FRANKFURT (Reuters) - Germany is backing Irishwoman Sharon Donnery as the next chief of the European Central Bank’s banking watchdog, hoping she will be tough on tackling bad loans in countries such as Italy, a source familiar with the Berlin government’s thinking said.
The ECB is looking for a banking expert to replace the head of the Single Supervisory Mechanism (SSM), Daniele Nouy, when her term expires at the end of this year and to oversee a sector weighed down by bad loans and shrinking profit margins.
Donnery, the deputy governor of the Central Bank of Ireland, already leads an ECB taskforce charged with bringing down the euro zone’s trillion euro problem of soured credit inherited from the financial crisis and concentrated in southern Europe.
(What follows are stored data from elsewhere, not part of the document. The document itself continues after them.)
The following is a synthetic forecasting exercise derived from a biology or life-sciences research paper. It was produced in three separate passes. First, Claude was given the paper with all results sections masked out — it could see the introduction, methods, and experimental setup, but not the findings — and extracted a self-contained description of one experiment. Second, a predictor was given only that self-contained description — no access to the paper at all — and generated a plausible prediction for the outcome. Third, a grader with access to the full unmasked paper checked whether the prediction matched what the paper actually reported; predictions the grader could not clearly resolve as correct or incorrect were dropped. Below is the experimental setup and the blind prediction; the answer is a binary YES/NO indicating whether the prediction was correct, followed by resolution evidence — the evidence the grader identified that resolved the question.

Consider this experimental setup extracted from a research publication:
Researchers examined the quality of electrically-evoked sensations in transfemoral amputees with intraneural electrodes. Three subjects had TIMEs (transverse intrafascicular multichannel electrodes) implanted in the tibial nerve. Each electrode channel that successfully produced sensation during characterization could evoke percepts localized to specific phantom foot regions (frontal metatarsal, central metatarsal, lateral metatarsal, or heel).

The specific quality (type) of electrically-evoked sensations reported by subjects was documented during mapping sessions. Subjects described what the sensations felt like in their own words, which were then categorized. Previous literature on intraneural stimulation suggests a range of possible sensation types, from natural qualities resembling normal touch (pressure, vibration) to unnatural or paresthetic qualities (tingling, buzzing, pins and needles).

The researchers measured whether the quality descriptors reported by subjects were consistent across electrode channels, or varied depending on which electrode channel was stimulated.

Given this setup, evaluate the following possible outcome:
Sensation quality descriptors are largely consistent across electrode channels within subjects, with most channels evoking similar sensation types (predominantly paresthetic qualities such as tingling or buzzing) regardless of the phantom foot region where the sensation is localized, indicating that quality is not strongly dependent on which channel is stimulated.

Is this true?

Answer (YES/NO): NO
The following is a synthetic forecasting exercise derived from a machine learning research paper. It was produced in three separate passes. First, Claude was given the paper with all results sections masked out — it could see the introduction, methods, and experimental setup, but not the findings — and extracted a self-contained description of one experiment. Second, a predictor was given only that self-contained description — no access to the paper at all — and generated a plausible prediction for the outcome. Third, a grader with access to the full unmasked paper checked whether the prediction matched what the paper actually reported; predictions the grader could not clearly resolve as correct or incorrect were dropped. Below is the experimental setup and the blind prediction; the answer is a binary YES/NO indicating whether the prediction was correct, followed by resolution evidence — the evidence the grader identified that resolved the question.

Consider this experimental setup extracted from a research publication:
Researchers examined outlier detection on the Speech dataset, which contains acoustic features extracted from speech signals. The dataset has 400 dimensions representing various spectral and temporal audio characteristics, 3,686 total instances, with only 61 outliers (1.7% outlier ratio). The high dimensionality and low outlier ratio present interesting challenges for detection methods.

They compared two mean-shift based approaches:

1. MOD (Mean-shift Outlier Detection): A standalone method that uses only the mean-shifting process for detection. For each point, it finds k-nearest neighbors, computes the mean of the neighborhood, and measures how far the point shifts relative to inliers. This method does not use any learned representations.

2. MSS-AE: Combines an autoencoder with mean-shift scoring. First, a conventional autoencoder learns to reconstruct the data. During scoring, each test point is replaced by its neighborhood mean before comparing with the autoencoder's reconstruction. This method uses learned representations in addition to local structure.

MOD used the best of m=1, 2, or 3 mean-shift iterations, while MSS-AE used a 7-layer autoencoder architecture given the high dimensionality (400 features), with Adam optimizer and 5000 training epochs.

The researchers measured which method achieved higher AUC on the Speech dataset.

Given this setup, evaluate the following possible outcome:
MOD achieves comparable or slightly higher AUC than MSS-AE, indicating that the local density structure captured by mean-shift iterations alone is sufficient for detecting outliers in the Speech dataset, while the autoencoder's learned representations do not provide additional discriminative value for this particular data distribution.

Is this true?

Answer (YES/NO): NO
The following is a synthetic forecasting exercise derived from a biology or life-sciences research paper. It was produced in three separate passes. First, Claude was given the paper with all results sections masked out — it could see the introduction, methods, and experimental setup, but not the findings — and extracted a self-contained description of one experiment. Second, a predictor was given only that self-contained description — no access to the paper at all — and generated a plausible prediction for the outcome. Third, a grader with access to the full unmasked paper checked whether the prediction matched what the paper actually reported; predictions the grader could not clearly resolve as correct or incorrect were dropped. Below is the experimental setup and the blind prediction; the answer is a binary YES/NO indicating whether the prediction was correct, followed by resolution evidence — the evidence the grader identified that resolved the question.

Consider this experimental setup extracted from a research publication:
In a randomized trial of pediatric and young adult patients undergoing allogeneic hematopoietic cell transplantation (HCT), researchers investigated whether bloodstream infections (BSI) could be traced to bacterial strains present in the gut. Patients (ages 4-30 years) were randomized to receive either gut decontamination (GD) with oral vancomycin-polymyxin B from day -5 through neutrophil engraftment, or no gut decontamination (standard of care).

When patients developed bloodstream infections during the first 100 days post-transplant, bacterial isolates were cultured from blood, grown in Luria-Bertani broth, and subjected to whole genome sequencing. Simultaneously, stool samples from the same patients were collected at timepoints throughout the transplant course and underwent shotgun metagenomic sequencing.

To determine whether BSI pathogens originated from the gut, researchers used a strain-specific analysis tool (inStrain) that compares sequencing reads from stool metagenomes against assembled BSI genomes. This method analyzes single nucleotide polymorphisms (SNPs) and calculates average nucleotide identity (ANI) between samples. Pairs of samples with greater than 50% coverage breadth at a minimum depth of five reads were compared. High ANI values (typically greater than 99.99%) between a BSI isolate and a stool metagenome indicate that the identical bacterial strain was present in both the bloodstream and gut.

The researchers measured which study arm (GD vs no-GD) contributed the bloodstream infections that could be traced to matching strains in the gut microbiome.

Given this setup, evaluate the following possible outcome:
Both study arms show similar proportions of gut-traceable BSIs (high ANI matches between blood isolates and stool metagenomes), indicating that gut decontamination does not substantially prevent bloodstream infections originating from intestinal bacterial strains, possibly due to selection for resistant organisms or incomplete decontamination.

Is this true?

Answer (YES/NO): NO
Last week she became the first person to declare her candidacy to take over at the SSM on Jan. 1, 2019.
Berlin is hoping to rally other countries behind Donnery to rival likely Italian candidates such as Andrea Enria, chairman of the European Banking Authority, or ECB supervisor Ignazio Angeloni, the source said.
A spokesman for the German finance minister declined to comment. A spokesperson for Chancellor Angela Merkel did not immediately offer a comment.
German supervisors have called for rigour on unpaid bank loans. But Italy, where the problem is larger because the government did not bail out its banks during the financial crisis, has obtained some leniency, to the dismay of some in the bloc’s core.
Supporting Donnery, rather than pushing for its own candidate, would make it easier for Germany to aim for higher profile roles due to come up in the European Union over the next year, including the heads of the European Commission and the ECB itself, the source added.
Huge levels of bad debt at Irish banks triggered a crisis which forced Dublin to take an international bailout in 2010. However, since then Irish authorities have won praise for tackling the problem.
Since 2013 - the year Donnery was first promoted to a senior position at the central bank - bad debts have fallen from 32 percent of Irish banks’ total loans to around 14 percent.
In addition to her credentials as a banking watchdog, Donnery was also seen as fitting well into the European Parliament’s push to have more women at the helm of EU institutions, the source said.
While the top SSM position is already held by a woman, a Donnery appointment would at least maintain the status quo, whereas all the other names floated so far as possible candidates are those of men.
With just 27 percent of women in management positions, the ECB has admitted it is falling short of its own gender target.
Donnery and France’s top financial markets regulator Robert Ophele are the only candidates to have made their application public so far.
Media reports have also mentioned Enria, Angeloni and former Dutch supervisor Jan Sijbrand as among potential candidates.
The head of the SSM is proposed by the ECB after a competitive application process, but the appointment is made by the heads of EU governments as part of a broader chess game to distribute top roles among countries.
According to some insiders, Donnery’s appointment would decrease the chances of Irish central bank governor Philip Lane becoming the ECB’s next chief economist when Peter Praet’s mandate expires at the end of May 2019.